How to Make Your Own Foraged Spice Cabinet

When it’s time for me to cook or bake something really special, I look through my foraged spice cabinet. I don’t do this for just anybody. Foraged herbs and spices take time and effort to gather, and I only use them when I’m cooking for someone I think will appreciate their specialness.

My favorite spices are foraged. Sure, I still love basil and vanilla, and I couldn’t do without salt (which I would forage for if I didn’t live in the desert). But foraged spices are unique. They bring the flavor of a particular place and time to your dish. These are unbuyable flavors.

The lemony sumac I use for my dry rub was harvested on a hot August day along a dry dirt road in rural Pennsylvania. The juniper berries were a bonus I found on my latest mushroom hunt in the Colorado Rockies. And the bee balm I use on my pizza (who needs oregano?) is from my sister’s garden in New Hampshire.
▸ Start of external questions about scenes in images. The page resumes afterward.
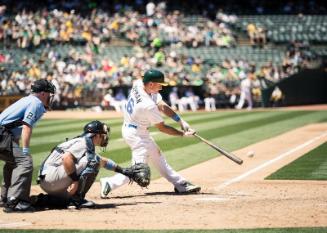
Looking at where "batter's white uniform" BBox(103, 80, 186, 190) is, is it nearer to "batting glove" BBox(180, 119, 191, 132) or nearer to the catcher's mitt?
the catcher's mitt

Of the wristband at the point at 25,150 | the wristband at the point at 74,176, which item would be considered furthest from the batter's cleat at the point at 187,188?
→ the wristband at the point at 25,150

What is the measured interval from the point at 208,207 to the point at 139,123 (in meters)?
1.70

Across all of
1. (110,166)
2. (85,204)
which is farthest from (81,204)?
(110,166)

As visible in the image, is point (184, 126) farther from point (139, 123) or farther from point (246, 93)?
point (246, 93)

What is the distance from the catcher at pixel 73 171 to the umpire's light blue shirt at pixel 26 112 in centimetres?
51

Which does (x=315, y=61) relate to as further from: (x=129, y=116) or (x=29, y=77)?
A: (x=129, y=116)

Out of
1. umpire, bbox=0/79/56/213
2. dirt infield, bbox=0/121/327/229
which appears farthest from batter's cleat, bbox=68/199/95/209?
umpire, bbox=0/79/56/213

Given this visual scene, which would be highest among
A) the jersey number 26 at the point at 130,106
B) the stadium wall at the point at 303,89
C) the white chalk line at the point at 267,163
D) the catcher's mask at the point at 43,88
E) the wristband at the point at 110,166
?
the catcher's mask at the point at 43,88

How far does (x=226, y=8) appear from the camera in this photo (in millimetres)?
40438

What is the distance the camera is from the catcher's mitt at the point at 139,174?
8898mm

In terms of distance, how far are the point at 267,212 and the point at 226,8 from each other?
110 feet

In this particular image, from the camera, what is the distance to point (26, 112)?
8258 millimetres

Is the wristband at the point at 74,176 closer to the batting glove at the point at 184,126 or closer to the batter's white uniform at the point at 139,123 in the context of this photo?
Result: the batter's white uniform at the point at 139,123

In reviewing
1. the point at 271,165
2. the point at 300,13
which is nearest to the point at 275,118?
the point at 271,165
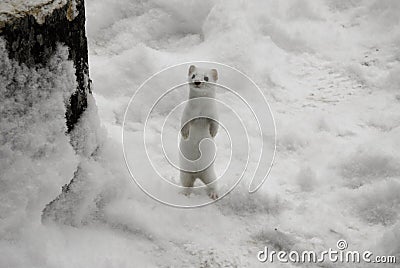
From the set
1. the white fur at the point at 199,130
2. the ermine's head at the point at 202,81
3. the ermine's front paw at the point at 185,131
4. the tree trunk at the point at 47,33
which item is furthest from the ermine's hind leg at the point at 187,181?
the tree trunk at the point at 47,33

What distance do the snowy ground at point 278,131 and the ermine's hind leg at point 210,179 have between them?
4 centimetres

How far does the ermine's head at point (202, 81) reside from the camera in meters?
1.73

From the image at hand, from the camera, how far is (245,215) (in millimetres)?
1831

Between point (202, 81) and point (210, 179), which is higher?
point (202, 81)

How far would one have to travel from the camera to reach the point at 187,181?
74.9 inches

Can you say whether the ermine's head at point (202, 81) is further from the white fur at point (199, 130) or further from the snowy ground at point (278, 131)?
the snowy ground at point (278, 131)

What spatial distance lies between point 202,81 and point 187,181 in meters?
0.42

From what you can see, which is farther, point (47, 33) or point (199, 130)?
point (199, 130)

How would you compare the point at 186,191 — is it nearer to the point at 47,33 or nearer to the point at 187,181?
the point at 187,181

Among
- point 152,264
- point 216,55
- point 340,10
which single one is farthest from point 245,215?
point 340,10

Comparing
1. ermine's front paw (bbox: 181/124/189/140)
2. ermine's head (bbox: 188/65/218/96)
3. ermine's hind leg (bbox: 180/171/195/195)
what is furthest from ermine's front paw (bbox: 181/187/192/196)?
ermine's head (bbox: 188/65/218/96)

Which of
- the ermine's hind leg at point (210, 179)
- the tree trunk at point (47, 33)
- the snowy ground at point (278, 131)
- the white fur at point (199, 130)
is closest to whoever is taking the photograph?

Here’s what you’ll find in my foraged spice cabinet. What’s in yours?

Bee Balm

Juniper Berries

Pennsylvania Bay Leaf

Pink Peppercorns

Spicebush Berries

Spruce Tips



Sweet Fern

Wild Garlic

Wild Ginger


your foraged spice cabinet
a foraged spice cabinet


  1. Britany Buechel says:

    I just foraged some Staghorn Sumac for the first time and currently have the whole berry clusters drying. When I use them for a spice do I just take off the individual berries and use them as is or do I need to do something to them? What type of dish do you suggest to use Sumac in?

    • Ellen says:

      For some ideas on how I use sumac, see here: http://www.backyardforager.com/sumac-a-necessary-spice/
      As for how to use the spice, after you dry them, remove the individual fruits from the stem and give them a few pulses in a spice grinder, not to pulverize, just to break them up. Then rub them through a metal sieve and use the powder as a spice. You’ll be leaving the seeds (which can be bitter) behind.